6:27 pm on Jan 31, 2007 (gmt 0)

WebmasterWorld Senior Member 10+ Year Member Top Contributors Of The Month



GoogleBot ran afoul of a spam trap back in mid-January after it discovered a calendar on a wiki page on my site. Presumably it was going through each calendar day, rather quickly, and a ban was automatically imposed. I discovered the ban, and removed it, and modified my robots.txt file to prevent a recurrence by adding pages from that directory.

I checked out the stats with the Webmaster Tools, modified my sitemap.xml file and resubmitted, then waited. Finally, this morning Googlebot came back, and went right back to that calendar. Hundreds of hits were recorded this morning. About 6:00am this morning I again modified robots.txt, excluding the entire directory. Still, hours later, the bot persists in gobbling up those calendar pages.

The directory is banned in robots.txt. The directory is gone from my sitemap. There are still links to the wiki from my home page, but not to the calendar. I'm under the impression that a change in robots.txt would be respected immediately. Could I be wrong?

Here is the relevant portion of robots.txt, and I can't see anything there that would allow this behavior.

User-agent: Googlebot
Disallow: /wiki/

What gives?
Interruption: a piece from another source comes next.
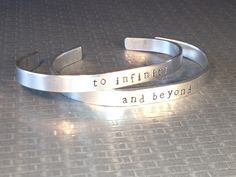 To Infinity and Beyond - Aluminum Cuff Bracelet - Toy Story Inspired Hand Stamped - Customizable - Set of Two par FamilyHouseStampin sur Etsy https://www.etsy.com/fr/listing/127682299/to-infinity-and-beyond-aluminum-cuff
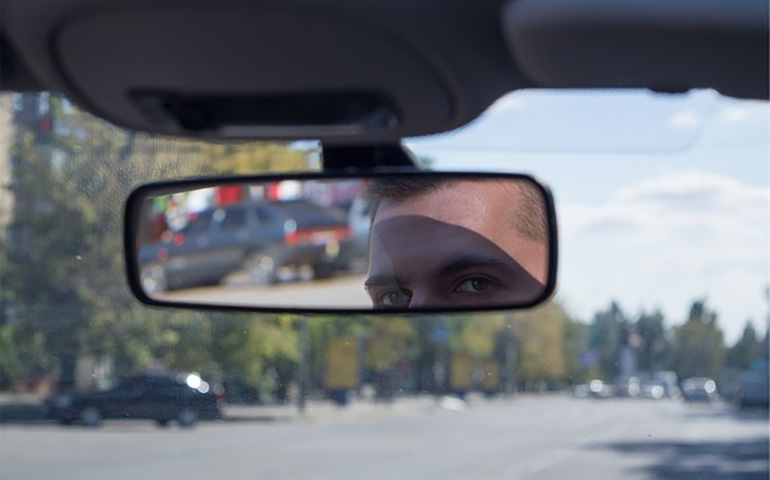 Man Looking in Rearview Mirror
The last thing I want to have to think about today is how to recover from another ban given to the bot.

jdMorgan

6:56 pm on Jan 31, 2007 (gmt 0)

WebmasterWorld Senior Member 10+ Year Member



You could go back through your raw logs and see when the 'bot that loaded the disallowed pages fetched robots.txt -- Match them by IP address.

Normally, I'd give any 'bot 24 hours, just to be on the safe side.

A possible cause of your problem is that something else is wrong with your robots.txt file. Perhaps, it's invalid, or perhaps there is another record in it that Googlebot considers as an override of your Disallow.

While Googlebot is normally fairly sophisticated about handling multiple robots.txt records whose User-agent string might apply to it --it apparently looks for the 'best match'-- I wouldn't count on that behaviour. You should assume that any 'bot will accept (only) the first record in your robots.txt that matches or partially-matches its user-agent name or "*".

Other things to look out for are that each record must end with a blank line, including the last one.

I also recommend that you check the MIME-type returned with robots.txt fetches, and be sure that it's "text/plain". Be sure to use standard encoding and line-enders -- I recommend using Unix-standard line-enders; That is, line-feed only.

Have another look at the Standard for Robot Exclusion, and read it strictly: If it doesn't say that something will work, then assume that it won't work.

Jim

trinorthlighting

7:00 pm on Jan 31, 2007 (gmt 0)

WebmasterWorld Senior Member 10+ Year Member



If the pages that are indexed are in the supplemental index. It might take a while for google to recrawl the url and drop the urls out of the index.

grandpa

10:58 am on Feb 1, 2007 (gmt 0)

WebmasterWorld Senior Member 10+ Year Member Top Contributors Of The Month



OK, it's not quite 24 hours from the final change to my file, and the Webmaster Tools are reporting that the directory is disallowed. However the following message from the tools is still a little bothersome - Disallow: /wiki/ Detected as a directory; specific files may have different restrictions
Emphasis is mine

Who or what will decide which specific files may have different restrictions?

  • another record in it that Googlebot considers as an override of your Disallow.
    I can't spot anything that may be considered an override.

  • error in robots.txt
    I spotted something in the tools Parsing Results, informing me that Crawl-Delay: 20 would be ignored by G-bot. The crawl delay is set up for msn, and the rule was ahead of googlebot rules. The Tools still indicate that my rules are working on selected directories - so not an error in any sense unless the Tools and the bots behave differently.

    record must end with a blank line, including the last one.
    Red-faced, they were until this mornings change. Like a good coder I thought I might be saving a few bytes. Blank lines are a scourge :(

    MIME-type returned with robots.txt fetches, and be sure that it's "text/plain"
    The Content-Type had been been verified as text/html; charset=utf-8.

    and read it strictly
    Point taken, and that's coming up. I'm smiling because I've done that several times, and of all the tasks I've ever had to do as a webmaster, reading the exclusions text is the worst. Period. But here I go, again. Ugg. I should just paste a copy into my r*.txt and be done with it.

    I'm still taking hits on that calendar. Since mid-January there have been over 25,000 hits on that one page - for every day and session id imaginable to mankind. Session ID are part of the problem, and that's a configuration issue on the wiki. But I thought using robots.txt would be enough to prevent this sort of thing by excluding access altogether. Here is one of the final logs from yesterday.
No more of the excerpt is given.